Hope for Hawking disease
Thursday July 15th, 2010
Medical school researchers have found a protein that may form the basis of treatment for muscle-wasting diseases.
Researchers believe the protein plays a key role in the nerves that control the muscles.
It is the decay of these nerves that causes conditions such as motor-neurone disease, the disease which afflicts astronomer Professor Stephen Hawking.
The research at Aberdeen University has shown the protein TGFb2 asks like a signal-booster that improves television pictures by amplifying messages in the nerves.
Senior lecturer Dr Guy Bewick has worked with scientists at the University of Otago, New Zealand, on the project, reported in the Proceedings of the National Academy of Sciences.
He said: "We knew this protein was in muscle cells near the motor nerve endings.
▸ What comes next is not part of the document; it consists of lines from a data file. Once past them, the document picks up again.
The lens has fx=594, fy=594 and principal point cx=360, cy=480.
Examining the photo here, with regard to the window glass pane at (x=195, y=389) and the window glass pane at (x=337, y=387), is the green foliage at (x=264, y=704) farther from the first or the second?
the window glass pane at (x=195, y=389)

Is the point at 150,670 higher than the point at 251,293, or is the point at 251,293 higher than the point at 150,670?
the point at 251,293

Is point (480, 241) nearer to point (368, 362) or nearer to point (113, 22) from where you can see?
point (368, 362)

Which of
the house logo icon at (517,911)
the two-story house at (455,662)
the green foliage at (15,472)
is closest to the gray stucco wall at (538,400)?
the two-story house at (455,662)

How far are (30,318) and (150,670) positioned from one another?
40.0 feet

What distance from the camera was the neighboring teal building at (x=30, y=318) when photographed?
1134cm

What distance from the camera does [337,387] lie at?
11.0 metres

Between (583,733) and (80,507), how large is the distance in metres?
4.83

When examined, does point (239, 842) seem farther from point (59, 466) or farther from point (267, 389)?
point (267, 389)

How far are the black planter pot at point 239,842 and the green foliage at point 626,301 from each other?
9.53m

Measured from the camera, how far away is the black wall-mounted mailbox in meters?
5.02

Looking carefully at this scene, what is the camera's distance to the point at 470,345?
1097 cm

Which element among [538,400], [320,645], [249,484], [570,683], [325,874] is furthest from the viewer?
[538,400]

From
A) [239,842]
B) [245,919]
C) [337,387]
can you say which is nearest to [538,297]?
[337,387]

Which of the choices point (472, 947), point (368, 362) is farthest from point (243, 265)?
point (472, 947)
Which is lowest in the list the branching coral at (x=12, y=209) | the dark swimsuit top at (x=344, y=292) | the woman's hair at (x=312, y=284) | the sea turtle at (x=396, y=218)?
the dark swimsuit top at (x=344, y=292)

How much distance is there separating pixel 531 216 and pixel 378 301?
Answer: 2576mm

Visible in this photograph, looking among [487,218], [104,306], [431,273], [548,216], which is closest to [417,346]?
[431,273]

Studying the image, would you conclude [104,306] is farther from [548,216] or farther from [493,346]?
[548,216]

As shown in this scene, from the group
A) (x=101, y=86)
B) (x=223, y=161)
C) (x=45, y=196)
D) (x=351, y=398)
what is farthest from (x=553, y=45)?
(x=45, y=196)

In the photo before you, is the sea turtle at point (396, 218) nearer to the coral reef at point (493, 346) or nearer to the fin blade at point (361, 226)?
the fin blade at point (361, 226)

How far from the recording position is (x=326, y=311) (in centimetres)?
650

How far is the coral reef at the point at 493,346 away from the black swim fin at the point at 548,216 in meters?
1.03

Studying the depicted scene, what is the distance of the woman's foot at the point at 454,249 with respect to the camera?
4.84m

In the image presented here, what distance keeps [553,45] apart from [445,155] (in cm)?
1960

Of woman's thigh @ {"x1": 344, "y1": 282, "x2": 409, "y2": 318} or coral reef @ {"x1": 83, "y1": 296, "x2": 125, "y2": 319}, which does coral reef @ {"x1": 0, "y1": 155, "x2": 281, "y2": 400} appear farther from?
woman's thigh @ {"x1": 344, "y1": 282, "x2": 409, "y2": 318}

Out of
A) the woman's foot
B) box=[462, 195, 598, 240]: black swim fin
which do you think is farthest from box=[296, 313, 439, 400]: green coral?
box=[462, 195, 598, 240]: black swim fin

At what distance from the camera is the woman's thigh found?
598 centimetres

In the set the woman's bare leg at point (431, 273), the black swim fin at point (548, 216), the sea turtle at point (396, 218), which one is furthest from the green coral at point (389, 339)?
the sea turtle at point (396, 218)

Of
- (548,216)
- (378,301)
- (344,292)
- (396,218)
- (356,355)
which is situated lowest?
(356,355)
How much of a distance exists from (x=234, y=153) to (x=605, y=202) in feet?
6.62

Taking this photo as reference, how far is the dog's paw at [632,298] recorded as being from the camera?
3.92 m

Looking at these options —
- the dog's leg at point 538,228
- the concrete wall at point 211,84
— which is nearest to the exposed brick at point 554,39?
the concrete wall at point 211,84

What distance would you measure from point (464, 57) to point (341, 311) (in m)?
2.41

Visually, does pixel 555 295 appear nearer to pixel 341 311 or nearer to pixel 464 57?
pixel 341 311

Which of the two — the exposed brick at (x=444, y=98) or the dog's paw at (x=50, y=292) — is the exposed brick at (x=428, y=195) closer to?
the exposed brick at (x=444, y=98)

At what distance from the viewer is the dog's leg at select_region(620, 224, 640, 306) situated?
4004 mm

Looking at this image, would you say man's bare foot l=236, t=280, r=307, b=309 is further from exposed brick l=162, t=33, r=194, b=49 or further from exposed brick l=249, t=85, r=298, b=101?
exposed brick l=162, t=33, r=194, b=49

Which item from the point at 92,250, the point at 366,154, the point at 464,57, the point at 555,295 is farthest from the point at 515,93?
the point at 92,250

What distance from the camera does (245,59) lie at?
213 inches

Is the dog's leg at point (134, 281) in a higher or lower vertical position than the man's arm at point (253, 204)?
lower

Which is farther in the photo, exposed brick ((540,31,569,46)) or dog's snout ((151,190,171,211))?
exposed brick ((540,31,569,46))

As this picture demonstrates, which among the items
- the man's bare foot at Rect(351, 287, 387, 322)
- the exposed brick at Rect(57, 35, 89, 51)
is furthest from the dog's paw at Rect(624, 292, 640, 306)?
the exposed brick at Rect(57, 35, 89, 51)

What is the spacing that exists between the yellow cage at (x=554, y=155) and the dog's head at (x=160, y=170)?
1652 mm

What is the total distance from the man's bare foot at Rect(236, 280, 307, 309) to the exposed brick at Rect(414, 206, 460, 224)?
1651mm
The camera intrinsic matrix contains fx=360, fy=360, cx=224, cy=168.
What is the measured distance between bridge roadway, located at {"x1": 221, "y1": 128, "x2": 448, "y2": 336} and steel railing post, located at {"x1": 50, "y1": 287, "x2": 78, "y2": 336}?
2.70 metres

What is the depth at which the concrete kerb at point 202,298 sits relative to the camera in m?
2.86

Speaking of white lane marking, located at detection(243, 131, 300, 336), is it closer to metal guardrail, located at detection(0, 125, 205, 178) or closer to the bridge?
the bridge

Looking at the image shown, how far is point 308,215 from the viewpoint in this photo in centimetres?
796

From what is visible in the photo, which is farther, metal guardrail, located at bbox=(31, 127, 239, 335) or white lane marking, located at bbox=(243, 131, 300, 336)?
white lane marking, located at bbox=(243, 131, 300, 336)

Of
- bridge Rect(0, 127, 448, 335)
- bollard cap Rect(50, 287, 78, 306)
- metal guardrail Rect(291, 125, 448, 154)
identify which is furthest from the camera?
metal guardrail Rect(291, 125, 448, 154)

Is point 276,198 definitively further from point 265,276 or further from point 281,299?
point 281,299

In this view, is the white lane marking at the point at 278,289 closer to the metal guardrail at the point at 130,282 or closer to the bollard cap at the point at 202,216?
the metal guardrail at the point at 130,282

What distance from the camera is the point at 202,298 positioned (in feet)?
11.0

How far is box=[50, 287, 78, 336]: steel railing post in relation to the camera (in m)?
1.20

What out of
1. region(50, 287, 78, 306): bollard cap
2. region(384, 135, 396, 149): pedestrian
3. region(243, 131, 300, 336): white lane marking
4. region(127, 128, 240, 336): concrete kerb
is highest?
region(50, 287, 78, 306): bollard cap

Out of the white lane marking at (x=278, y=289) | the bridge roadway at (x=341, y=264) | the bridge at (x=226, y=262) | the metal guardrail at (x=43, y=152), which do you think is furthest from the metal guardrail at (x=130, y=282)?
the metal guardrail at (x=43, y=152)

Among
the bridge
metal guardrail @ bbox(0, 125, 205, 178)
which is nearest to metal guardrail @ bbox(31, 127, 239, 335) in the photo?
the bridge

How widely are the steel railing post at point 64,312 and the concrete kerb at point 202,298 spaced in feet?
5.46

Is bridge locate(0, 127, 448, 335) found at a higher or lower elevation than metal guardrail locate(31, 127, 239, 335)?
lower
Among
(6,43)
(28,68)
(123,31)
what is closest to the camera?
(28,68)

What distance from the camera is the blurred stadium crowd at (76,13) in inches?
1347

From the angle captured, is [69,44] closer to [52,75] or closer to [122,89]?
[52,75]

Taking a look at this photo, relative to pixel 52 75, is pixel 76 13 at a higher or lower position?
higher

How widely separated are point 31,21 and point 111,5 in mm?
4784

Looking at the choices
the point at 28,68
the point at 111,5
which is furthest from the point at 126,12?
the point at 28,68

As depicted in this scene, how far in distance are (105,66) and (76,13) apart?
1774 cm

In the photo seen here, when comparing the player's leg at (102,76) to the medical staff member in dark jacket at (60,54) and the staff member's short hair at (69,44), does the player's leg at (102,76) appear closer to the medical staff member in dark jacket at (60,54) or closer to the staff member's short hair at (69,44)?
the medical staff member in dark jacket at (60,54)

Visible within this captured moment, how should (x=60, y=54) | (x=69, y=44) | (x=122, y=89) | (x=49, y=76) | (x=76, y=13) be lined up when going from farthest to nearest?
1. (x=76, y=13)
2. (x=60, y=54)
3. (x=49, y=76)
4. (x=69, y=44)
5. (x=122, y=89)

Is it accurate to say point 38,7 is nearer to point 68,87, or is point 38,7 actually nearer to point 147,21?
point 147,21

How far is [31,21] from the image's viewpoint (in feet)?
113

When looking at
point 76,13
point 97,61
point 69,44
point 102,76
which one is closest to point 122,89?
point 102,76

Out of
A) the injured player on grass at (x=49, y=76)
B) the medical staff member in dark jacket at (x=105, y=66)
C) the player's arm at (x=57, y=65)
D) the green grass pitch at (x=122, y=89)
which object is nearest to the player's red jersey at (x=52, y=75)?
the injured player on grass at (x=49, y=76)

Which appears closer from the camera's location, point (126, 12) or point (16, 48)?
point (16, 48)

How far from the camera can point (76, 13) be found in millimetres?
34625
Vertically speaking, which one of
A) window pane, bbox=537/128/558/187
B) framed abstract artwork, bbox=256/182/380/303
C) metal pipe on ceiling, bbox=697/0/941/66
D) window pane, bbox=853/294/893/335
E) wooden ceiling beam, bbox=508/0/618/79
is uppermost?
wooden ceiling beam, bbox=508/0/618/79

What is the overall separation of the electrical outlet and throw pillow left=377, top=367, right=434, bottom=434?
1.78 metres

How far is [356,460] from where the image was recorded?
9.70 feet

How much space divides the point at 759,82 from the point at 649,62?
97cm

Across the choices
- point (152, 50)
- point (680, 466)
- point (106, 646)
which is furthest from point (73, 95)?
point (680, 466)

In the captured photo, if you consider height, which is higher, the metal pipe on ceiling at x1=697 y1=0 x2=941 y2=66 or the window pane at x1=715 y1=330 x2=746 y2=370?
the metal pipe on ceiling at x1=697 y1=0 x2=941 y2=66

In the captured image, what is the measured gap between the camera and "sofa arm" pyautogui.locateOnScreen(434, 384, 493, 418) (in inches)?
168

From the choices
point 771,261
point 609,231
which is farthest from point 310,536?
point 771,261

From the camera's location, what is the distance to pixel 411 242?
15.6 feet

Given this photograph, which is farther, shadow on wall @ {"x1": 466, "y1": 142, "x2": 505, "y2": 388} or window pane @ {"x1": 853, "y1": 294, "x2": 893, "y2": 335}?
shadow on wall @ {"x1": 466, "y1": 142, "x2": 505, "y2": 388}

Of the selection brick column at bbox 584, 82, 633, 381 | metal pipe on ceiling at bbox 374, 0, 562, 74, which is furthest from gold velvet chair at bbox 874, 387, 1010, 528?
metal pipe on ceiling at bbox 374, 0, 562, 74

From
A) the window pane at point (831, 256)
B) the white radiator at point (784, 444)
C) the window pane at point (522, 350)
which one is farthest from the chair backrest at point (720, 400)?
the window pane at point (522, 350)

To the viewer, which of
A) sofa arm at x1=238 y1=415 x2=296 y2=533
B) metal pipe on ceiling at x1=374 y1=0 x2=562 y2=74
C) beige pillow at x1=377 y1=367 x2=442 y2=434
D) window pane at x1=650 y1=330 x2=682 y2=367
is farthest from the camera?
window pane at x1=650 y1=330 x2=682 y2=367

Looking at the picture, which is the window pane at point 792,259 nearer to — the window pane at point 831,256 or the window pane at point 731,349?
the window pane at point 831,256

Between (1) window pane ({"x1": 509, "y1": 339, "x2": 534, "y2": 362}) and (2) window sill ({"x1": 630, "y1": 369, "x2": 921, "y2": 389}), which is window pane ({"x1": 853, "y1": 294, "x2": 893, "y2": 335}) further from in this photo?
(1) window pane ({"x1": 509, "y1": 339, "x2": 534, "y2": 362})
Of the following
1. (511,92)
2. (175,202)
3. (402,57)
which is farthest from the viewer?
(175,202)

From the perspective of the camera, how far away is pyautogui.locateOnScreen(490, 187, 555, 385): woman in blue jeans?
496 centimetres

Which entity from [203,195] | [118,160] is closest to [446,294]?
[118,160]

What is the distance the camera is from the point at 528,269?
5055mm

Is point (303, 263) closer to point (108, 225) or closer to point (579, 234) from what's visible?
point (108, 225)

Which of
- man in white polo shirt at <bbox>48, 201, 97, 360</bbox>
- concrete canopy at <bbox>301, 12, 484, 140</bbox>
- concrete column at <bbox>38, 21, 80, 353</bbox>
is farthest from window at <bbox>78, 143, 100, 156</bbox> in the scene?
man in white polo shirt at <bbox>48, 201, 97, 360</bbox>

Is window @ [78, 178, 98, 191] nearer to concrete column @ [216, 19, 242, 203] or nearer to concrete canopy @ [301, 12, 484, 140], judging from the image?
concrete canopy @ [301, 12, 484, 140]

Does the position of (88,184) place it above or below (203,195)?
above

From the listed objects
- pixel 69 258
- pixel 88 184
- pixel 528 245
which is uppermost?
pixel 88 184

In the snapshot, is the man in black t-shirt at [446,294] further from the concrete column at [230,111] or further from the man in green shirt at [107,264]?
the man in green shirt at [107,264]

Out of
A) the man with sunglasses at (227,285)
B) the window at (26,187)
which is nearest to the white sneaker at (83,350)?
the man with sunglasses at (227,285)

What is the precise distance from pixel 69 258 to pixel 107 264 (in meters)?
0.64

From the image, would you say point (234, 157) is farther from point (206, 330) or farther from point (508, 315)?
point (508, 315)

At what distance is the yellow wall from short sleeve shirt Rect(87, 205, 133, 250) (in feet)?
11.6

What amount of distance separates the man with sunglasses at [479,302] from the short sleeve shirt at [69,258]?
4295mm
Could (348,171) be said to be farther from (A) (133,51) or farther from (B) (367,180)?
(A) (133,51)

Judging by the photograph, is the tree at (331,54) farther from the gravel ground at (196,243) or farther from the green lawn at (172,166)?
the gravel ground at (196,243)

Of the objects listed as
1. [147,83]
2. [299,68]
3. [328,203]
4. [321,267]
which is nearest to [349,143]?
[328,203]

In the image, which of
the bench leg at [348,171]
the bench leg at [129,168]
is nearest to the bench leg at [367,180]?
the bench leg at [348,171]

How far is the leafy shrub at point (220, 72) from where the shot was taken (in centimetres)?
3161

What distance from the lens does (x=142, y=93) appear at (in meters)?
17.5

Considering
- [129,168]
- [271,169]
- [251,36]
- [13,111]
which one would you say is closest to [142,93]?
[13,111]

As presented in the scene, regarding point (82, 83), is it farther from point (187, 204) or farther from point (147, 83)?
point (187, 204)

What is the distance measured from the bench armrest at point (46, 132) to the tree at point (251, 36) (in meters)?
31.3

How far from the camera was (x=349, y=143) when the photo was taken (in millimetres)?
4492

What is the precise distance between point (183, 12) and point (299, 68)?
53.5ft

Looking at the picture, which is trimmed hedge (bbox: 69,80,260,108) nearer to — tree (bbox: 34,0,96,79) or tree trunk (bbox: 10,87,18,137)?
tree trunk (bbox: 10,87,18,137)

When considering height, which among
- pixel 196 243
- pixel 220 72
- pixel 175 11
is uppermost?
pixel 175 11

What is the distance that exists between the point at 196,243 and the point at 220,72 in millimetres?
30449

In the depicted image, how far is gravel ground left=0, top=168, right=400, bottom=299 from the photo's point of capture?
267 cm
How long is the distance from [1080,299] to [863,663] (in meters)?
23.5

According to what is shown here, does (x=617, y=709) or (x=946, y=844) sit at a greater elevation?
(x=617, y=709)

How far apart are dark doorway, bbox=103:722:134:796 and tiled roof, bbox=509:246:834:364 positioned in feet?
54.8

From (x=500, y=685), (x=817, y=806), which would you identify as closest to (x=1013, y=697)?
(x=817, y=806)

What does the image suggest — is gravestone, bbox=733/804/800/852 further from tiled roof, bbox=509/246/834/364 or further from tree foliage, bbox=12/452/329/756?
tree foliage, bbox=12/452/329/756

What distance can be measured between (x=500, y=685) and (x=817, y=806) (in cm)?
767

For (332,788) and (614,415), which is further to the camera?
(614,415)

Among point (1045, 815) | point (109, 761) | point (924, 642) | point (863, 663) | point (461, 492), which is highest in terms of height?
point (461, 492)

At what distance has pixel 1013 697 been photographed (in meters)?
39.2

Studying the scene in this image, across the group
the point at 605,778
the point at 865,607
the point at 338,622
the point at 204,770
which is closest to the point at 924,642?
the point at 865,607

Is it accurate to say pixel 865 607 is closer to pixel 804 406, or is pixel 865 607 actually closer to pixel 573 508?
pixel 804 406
It plays key roles elsewhere in the body, including the brain, controlling development or damage and infection responses, but we didn't understand what it did in normal, adult, healthy muscles.
"Our finding gives us a better understanding of how our nerve endings maintain the correct signalling strength as we grow, or take on new activities, like running or weight training.
"It could also point to new ways of treating symptoms of reduced nerve-muscle signalling, such as weakness and tiredness in early stages of motor neurone disease, when failing nerve endings might be boosted enough to work for longer."
He said that injecting the protein into humans would be "highly toxic" but the findings could lead to the development of drugs.